▸ Work to complete
Update the data starting at the line that contains "What is the" and ending at the line that contains "How far from the camera" by changing "tree trunk" to "lamp post" and leaving everything else as it is. Return only those lines.

▸ Records supplied
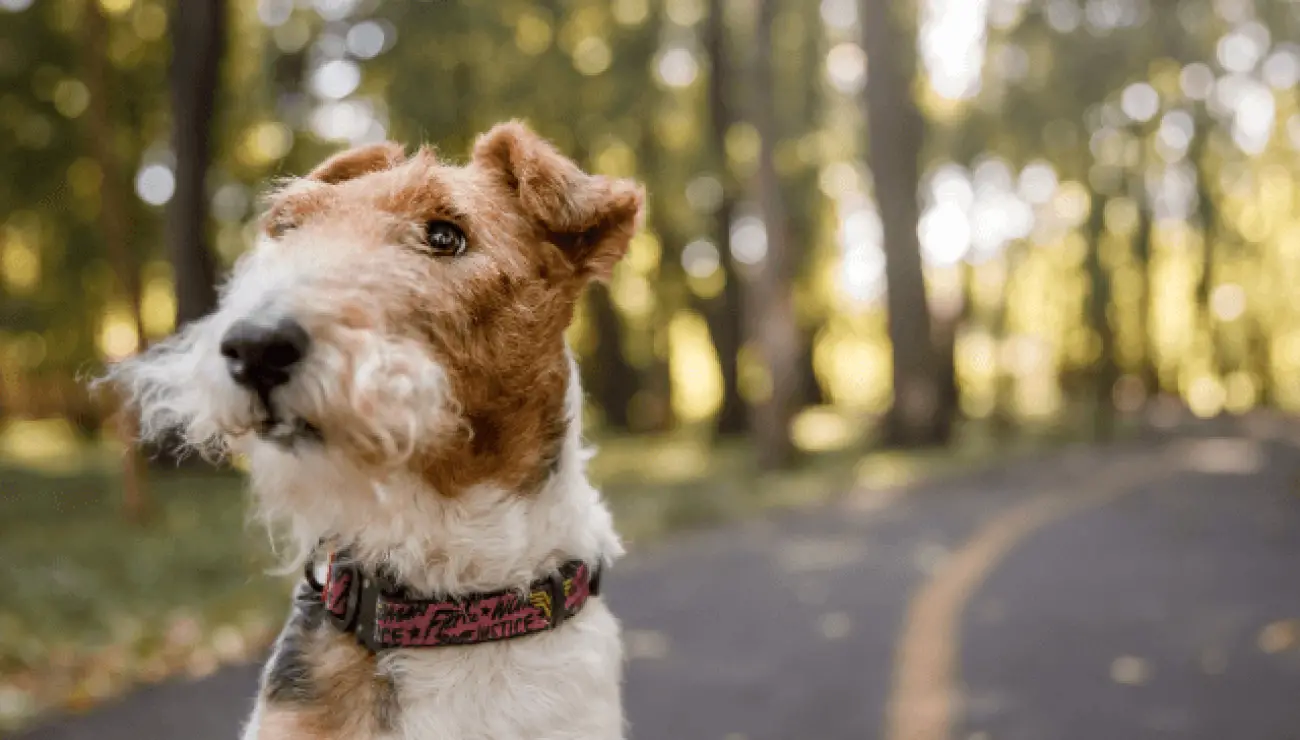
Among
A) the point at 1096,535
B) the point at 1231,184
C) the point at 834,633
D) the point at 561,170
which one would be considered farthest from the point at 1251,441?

...

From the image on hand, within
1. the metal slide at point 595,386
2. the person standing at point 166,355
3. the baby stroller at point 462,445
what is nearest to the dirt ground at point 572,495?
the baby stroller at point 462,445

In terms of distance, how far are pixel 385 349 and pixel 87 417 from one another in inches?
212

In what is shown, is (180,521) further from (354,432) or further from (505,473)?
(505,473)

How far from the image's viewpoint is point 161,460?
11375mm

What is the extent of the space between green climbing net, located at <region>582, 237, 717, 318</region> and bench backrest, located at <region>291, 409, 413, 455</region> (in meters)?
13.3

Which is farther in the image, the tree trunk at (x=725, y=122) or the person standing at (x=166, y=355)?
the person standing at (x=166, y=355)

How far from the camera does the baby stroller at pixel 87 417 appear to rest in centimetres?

▸ The response
What is the extent of the space between green climbing net, located at <region>582, 237, 717, 318</region> and bench backrest, located at <region>291, 409, 413, 455</region> (in meters)?
13.3

Which is farther in the image, the lamp post at (x=725, y=122) or the person standing at (x=166, y=355)?
the person standing at (x=166, y=355)

How far from the camera does the baby stroller at pixel 87 417 appear to rest in centimetres?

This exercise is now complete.